Smart Farmer: Regenerating the Australian Wheatbelt

A farmer strengthens soil and community

Stuart McAlpine is a fourth-generation farmer in Australia’s hot, dry Wheatbelt. An early adopter of alternative farming methods and natural networker, he is working to see resident population numbers in his region flourish along with the soils.

Like 90 percent of Australian farmers, Stuart McAlpine uses no-till methods, but twelve years ago he felt there was still a long way to go. “Farmers here have come under a lot of pressure on what was already a very arid continent,” McAlpine explains.

“We have had to maximize returns per hectare to stay profitable. That led to expansion and specialization, and away from diversity. But diversity is important to maintain an ecosystem, so that kind of farming has come at the cost of natural capital.”

He decided to switch his farm in the Wheatbelt of South West Australia from monocrop grain farming to more regenerative agriculture. “Regenerative methods put the health of the ecosystem first. By focusing on soil biology, farmers reduce their dependence on artificial inputs, rebuild carbon in the soil, and encourage biodiversity.”

“Regenerative farms are shining this year despite the drought”

- Stuart McAlpine

Drought-proofing farms

Next to no-till farming, ways to achieve these outcomes include reforestation, composting, and replacing monocultures with crop sequencing. “Above all,” McAlpine says, “our challenge is to try and assist nature to regenerate our soils and let her get on with the job.”

McAlpine now grows canola and lupin next to wheat in order to reduce pathogens and replenish the soil naturally. He also keeps around 500 head of cattle and a herd of up to 1,000 sheep, using regenerative ranching methods such as cell grazing and sowing pastures with multiple grass species.
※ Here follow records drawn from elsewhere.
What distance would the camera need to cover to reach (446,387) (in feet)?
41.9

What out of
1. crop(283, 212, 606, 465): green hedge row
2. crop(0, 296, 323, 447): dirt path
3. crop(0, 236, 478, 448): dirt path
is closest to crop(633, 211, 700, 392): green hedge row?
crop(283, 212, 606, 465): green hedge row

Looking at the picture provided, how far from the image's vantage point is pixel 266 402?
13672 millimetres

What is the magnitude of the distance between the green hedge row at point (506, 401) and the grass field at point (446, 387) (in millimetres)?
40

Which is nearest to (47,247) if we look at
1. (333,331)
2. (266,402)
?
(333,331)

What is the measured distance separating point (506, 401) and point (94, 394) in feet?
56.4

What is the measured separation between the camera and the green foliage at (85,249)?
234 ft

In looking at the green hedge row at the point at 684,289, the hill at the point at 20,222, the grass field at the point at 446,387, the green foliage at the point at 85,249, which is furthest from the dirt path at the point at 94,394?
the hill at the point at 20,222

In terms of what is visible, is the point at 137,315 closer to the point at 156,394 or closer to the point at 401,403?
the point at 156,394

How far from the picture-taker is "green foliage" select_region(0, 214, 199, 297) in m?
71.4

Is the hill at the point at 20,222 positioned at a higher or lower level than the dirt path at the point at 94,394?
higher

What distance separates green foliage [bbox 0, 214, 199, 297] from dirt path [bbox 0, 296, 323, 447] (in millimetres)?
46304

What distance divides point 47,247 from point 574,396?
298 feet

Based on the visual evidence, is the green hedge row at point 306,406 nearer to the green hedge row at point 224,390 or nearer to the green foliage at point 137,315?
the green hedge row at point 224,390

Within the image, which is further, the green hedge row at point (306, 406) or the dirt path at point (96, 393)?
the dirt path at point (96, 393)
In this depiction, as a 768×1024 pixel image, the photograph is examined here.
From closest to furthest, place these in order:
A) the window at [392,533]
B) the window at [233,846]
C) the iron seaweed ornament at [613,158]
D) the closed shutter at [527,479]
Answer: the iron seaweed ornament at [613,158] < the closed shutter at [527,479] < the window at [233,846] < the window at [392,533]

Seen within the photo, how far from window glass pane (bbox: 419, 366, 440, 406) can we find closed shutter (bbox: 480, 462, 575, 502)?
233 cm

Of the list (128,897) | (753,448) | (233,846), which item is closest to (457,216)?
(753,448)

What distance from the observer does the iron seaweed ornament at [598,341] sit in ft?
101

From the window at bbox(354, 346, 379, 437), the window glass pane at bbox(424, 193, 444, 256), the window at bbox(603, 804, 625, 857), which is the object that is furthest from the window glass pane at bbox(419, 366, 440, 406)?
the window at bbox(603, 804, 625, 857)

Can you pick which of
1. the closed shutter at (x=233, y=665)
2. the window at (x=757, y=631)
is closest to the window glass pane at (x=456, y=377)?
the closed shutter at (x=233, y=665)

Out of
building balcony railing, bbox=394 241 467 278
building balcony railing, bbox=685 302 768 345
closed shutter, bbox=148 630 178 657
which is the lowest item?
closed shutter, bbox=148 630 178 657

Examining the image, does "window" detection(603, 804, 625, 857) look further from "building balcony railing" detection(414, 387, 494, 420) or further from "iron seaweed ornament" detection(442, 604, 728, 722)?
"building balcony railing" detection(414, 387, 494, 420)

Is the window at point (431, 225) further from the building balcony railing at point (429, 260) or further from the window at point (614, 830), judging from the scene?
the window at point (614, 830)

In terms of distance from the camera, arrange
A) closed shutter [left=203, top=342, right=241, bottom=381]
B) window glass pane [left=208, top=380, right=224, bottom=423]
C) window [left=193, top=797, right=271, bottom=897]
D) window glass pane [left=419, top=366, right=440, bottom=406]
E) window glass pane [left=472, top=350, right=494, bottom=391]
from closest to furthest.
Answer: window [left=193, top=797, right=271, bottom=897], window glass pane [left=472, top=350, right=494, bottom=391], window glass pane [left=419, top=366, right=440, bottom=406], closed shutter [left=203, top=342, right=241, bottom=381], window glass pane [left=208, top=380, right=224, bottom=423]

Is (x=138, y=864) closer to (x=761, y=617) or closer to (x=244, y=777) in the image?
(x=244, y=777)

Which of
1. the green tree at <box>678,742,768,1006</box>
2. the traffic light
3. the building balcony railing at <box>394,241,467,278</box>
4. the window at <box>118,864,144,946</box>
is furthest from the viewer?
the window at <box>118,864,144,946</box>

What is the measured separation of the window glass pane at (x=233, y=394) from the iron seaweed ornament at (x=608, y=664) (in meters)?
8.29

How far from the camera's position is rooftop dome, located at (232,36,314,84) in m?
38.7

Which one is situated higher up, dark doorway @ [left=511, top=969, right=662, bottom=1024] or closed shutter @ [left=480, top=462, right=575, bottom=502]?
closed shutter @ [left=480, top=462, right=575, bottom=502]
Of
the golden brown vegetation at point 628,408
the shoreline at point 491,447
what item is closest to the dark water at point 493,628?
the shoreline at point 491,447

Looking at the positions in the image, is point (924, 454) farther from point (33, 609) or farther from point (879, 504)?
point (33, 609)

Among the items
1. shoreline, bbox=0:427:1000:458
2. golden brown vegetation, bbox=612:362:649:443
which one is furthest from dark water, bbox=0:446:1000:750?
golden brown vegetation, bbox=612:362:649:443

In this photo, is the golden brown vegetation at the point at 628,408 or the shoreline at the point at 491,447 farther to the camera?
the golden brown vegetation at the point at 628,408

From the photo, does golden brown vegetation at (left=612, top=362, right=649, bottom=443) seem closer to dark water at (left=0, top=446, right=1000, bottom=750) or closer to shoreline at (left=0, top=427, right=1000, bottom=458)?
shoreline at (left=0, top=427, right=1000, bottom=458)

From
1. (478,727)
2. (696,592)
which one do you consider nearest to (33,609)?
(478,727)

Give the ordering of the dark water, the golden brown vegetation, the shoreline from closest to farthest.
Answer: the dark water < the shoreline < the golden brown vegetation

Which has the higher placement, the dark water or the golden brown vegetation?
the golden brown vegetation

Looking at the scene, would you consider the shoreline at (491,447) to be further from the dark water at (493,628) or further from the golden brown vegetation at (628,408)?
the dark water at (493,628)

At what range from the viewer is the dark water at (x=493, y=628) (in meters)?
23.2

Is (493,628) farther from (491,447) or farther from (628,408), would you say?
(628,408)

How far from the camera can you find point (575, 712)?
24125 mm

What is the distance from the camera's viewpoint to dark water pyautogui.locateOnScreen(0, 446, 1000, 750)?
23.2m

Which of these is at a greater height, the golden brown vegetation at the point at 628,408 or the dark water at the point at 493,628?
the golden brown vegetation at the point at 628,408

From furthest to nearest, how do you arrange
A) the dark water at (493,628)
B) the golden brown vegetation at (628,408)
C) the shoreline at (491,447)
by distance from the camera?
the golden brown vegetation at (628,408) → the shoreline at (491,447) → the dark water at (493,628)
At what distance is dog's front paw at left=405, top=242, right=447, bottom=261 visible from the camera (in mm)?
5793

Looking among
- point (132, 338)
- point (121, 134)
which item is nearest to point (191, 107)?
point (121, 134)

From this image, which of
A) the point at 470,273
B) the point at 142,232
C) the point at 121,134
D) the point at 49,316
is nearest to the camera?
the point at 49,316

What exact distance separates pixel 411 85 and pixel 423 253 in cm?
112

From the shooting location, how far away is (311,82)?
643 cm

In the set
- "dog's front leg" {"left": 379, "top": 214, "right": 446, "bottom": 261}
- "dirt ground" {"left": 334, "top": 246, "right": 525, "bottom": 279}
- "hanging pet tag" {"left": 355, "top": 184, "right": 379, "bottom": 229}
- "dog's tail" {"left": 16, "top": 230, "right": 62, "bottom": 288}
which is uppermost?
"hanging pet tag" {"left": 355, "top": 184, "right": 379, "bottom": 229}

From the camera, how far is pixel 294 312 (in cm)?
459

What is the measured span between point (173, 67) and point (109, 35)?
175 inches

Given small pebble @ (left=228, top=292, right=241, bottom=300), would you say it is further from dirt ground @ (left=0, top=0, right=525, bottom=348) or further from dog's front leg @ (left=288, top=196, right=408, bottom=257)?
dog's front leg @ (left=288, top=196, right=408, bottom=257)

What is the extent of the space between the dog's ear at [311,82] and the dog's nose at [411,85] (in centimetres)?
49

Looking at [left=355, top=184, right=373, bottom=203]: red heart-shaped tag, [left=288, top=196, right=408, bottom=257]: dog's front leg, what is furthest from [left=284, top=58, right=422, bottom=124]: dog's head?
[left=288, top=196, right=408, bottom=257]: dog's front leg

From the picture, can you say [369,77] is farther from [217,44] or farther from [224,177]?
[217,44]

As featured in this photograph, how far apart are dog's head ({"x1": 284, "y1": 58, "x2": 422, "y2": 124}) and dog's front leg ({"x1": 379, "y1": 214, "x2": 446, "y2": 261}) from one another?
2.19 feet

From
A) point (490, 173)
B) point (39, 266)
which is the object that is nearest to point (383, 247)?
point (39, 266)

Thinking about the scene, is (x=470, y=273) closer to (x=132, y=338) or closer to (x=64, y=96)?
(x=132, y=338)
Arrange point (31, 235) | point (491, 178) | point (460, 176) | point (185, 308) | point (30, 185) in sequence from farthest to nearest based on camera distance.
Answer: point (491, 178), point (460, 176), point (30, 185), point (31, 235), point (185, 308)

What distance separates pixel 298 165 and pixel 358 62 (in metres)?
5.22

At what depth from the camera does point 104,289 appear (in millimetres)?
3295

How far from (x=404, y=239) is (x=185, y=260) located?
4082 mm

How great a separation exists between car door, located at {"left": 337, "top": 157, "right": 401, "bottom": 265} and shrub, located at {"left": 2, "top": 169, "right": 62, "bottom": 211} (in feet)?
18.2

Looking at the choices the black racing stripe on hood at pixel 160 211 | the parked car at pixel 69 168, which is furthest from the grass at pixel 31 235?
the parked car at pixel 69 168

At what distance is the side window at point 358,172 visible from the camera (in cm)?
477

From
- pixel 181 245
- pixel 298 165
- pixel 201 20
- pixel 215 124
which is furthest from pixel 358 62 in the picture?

These methods are not a quick fix: it can take years for soil to recuperate to the productivity levels achieved using high-input farming. Nevertheless, McAlpine is wholly committed to them. “Our regenerative farms are far more resilient and able to cope with the climate changes we are getting. The ones that have been going for a while are shining this year, despite the extreme drought.”

Stuart McAlpine (with spade) during a soil health workshop at his farm in 2018


He runs various workshops and networking opportunities through organizations like Liebe Group to encourage other farmers to adopt these methods and stay the course. “A lot of people walk away from regenerative farming because of lack of support or lack of patience. They don’t get to experience the long-term benefits.”

A business model for “hope and wellbeing”

Commonland, a company that works with local people to restore fragile landscapes worldwide, started a project in South West Australia in 2015 and Stuart soon heard about it. “The approach really resonated with me,” he says. “Especially their focus of hope and increased wellbeing. It was nice to have it framed in a business model.” He is now a Non-executive Director of Wide Open Agriculture, a listed company which practices regenerative farming based on Commonland’s concepts.

One of Commonland’s pillars is bringing people back to depopulated areas, something McAlpine had already started working on nearly ten years ago. Currently at 7.1 residents per square kilometer, population density in South Western Australia has never been high, but McAlpine was disheartened to see local schools closing for lack of pupils in 2010.

“We’ve managed to increase the local population by 15 percent”

- Stuart McAlpine

Bringing back the people

“Bigger farms mean diminishing populations,” McAlpine explains. “I reckon the population has been halving here every ten years. I saw that no one was addressing the problem. We would have to think outside the box to rebuild social wellbeing with things like social gatherings and sporting events. So we started working with some great local businesses to find solutions.”

The local government’s Regional Repopulation Plan is based on McAlpine’s ideas. It aims to attract people, including migrants, to the area to meet labor shortages in agriculture and other sectors by offering English language instruction, integration support and housing assistance. “We’ve managed to increase the population by 15 percent. And school numbers have doubled in the nearby town of Dalwallinu.”

Ecosystems big and small

McAlpine is now working on enabling quorum sensing on his land, a method that advocates high levels of microbial biodiversity in the soil. Some bacteria need to reach a certain density to work best. They can then build symbiotic systems with other microbes that maximize the health of the soil. “It’s a complex system,” says McAlpine. “But we can measure the changes in ecosystem function compared to the current approach.”

Sound radical? McAlpine is not phased. “I’ve been working on change for years. It’s a bit like climbing a mountain: it’s bloody hard work, but once you get to the top, it’ll be pretty easy walking down the other side.”